We eventually went out to have a quick dinner. DD was a little better by then. Before we left the restaurant, she suddenly and out of nowhere blurted to me, "I love you, mama." Oh, my heart was so surprised and bursting that I fumbled some nonsense words like "I love you a billionth infinity" in order to discreetly blink away the mist in my eyes. Of course, I had to say the exact same thing to DS, too, lest I want to hear some high-pitched screeching in public.
Later at night, DD was able to communicate to me that she was upset because she thought she didn't do a good job, and that she had practiced so much for this piece. I hear you, baby, I hear you. I told her that she did do a good job, because I heard it every single day in her practices. Her teacher, the piano accompanist, and we all know that she is capable of playing this piece well. I told her that next time we would have strategies to combat easy mistakes such as this, and that if anything, she could just play it over from any one spot and the accompanist would follow her. She went to bed smiling, and that's all I really needed to see by nightfall.

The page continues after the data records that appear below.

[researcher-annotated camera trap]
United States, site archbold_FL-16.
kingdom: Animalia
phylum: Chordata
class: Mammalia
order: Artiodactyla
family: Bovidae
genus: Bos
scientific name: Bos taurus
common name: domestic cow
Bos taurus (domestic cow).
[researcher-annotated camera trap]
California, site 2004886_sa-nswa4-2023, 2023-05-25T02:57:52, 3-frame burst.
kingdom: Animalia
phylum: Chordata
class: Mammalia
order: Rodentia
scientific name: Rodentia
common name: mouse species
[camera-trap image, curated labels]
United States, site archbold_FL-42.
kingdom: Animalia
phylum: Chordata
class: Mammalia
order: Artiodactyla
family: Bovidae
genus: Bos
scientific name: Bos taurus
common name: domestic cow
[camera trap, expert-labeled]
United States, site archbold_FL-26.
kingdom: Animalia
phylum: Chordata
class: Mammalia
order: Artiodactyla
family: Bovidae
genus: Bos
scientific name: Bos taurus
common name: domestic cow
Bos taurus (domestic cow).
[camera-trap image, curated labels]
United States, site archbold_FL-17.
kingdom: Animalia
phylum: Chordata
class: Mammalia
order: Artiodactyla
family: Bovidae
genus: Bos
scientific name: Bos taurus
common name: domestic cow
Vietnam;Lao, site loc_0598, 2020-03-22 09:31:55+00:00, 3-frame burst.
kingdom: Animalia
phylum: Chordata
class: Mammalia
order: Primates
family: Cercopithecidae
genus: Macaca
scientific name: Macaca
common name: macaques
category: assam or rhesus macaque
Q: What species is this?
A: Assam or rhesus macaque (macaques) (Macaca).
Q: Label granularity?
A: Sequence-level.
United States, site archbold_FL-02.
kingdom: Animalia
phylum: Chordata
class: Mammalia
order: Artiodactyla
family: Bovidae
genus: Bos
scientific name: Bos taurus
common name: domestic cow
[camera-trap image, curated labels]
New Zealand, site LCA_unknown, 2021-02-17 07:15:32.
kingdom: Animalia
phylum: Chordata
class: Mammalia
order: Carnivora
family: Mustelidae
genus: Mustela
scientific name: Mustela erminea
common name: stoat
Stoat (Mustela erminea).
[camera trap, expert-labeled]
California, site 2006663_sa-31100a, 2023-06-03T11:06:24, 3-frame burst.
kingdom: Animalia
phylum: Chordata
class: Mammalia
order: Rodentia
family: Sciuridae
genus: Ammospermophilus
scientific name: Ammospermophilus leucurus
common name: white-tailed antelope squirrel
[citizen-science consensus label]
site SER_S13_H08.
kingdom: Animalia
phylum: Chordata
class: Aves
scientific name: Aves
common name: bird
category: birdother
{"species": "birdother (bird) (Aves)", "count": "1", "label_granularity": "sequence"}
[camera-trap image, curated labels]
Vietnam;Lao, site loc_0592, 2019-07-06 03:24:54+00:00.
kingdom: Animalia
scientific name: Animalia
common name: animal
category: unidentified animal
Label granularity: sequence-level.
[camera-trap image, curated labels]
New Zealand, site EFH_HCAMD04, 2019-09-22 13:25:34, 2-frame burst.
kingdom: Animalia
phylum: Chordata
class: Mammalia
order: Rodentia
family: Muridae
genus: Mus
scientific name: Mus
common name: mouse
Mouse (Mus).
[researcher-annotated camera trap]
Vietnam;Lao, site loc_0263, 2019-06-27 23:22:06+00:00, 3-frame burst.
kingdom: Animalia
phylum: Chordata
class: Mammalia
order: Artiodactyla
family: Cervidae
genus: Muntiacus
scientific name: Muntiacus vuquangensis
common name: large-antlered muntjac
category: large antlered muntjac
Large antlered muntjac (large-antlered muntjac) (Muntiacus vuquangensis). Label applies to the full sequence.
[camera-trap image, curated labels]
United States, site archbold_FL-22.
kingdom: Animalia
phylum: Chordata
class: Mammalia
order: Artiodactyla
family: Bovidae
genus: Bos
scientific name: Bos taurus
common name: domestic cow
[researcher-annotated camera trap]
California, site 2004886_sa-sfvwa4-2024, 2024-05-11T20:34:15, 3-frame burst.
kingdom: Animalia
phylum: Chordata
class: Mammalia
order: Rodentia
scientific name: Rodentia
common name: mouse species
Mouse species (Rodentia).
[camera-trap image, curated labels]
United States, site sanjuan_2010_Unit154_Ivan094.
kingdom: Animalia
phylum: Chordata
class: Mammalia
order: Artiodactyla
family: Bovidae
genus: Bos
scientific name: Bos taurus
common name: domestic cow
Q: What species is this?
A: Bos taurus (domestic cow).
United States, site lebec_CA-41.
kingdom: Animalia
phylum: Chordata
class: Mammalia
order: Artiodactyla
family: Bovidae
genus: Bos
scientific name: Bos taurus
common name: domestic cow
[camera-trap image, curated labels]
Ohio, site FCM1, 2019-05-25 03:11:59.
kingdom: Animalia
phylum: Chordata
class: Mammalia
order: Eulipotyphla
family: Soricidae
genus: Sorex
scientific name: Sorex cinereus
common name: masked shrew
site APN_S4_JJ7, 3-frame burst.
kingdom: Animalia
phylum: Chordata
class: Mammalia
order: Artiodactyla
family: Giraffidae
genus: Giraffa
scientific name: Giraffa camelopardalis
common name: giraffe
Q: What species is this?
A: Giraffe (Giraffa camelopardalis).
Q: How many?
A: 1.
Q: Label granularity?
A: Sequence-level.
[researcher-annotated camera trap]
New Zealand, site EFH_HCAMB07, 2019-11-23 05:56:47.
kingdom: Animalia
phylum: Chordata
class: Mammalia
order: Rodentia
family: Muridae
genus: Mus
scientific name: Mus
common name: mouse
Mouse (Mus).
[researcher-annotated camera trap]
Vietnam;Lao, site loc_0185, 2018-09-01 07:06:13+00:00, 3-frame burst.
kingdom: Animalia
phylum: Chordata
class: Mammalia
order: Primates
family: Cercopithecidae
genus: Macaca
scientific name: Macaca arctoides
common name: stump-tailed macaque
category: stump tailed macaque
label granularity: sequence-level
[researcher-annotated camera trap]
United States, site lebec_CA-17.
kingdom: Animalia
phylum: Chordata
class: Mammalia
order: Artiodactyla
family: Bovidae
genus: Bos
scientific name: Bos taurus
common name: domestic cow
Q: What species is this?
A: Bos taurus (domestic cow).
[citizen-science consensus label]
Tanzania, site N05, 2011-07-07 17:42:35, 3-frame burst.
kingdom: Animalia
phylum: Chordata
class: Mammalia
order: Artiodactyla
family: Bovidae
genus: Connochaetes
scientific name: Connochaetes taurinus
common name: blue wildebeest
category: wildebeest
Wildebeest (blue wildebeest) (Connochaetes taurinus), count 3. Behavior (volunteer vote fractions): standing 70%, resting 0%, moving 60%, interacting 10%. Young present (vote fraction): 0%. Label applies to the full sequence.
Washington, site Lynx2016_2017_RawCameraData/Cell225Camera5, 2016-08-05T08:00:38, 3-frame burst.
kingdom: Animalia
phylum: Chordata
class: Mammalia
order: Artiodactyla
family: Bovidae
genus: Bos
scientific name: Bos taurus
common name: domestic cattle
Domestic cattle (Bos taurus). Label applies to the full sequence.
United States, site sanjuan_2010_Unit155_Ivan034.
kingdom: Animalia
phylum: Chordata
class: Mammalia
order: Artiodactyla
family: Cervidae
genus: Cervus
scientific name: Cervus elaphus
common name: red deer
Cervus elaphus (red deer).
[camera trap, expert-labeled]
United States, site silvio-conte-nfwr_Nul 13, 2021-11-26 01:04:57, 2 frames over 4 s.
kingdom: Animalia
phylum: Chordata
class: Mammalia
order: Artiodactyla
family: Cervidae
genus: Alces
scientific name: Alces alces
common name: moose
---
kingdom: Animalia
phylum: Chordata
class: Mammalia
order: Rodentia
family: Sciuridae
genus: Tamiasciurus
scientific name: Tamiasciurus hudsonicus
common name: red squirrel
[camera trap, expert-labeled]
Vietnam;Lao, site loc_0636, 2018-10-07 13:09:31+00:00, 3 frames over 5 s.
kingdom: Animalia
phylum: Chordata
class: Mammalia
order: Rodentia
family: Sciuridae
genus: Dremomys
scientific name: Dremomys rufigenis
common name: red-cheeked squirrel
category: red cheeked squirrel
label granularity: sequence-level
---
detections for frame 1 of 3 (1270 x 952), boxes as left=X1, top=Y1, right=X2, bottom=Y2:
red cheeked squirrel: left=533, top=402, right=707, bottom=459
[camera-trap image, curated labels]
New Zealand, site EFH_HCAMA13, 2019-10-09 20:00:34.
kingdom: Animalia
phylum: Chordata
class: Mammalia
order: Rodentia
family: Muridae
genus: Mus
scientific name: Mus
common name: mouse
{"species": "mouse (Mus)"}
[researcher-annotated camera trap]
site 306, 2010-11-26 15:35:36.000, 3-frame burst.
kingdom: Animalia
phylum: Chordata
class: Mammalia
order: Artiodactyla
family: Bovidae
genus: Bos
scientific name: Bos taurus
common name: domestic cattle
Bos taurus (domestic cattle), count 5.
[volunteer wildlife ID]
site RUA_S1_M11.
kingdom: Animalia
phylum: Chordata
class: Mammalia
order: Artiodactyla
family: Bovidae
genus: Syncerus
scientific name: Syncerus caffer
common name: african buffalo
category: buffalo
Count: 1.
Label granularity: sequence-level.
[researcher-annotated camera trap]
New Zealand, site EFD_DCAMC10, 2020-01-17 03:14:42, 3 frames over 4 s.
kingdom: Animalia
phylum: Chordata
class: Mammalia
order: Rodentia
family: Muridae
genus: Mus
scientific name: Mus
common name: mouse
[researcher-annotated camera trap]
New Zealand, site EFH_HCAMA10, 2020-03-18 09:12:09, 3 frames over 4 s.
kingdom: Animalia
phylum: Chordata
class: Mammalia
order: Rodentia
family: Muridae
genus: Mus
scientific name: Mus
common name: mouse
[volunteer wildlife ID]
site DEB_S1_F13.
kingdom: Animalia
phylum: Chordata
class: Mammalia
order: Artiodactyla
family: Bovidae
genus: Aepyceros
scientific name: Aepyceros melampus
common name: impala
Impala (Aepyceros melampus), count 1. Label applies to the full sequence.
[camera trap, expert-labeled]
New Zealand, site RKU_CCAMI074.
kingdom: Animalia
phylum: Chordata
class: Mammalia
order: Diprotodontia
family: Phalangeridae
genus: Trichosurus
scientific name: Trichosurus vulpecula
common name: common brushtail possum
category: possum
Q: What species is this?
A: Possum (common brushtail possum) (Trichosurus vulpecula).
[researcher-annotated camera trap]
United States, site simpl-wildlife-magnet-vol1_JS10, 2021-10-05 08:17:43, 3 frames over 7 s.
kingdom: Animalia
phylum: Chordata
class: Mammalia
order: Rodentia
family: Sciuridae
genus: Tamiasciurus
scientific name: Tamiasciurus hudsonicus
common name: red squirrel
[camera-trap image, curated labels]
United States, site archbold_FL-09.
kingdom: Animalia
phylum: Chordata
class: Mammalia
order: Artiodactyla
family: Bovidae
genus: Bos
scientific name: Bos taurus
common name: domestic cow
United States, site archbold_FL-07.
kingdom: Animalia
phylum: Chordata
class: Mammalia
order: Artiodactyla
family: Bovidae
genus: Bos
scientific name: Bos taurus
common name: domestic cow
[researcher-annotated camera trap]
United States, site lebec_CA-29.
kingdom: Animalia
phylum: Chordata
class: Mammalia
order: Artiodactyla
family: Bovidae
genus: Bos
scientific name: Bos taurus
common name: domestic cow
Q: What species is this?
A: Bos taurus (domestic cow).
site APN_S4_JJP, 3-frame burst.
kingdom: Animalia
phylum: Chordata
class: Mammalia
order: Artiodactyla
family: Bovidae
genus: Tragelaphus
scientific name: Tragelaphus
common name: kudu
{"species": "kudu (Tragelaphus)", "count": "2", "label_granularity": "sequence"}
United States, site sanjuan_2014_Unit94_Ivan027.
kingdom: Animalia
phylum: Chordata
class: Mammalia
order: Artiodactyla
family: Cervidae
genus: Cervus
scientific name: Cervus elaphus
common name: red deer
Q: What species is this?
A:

Kids are resilient. DD is mostly over this shock to her system. Mamas? Not so much. I still have a little ways to go to feel better about all this, but writing this down has helped tremendously. But I did find a silver lining in this difficult event: DD was sure that she did not wish to stop playing violin or wish to cease performing on stage because of this experience. So I think she will be okay.
One has to fall in order to learn the strength it takes to get back up. DD has gotten back up, and I need to find her courage to follow suit. Twenty-four hours after the "tragedy," DD was humming the tune to her piece cuz she was in a good mood. That girl.
So, Dear Daughter Heartache, you've abruptly made your presence, but I hope that we've dealt with you in the best way possible for DD. I know you'll visit again later, but hopefully we'll know better how to rebound. You're no fun, but an inevitable part of life. See ya later, alligator.
Oh, and have I mentioned how *incredibly proud* I am of DD and her musical accomplishments?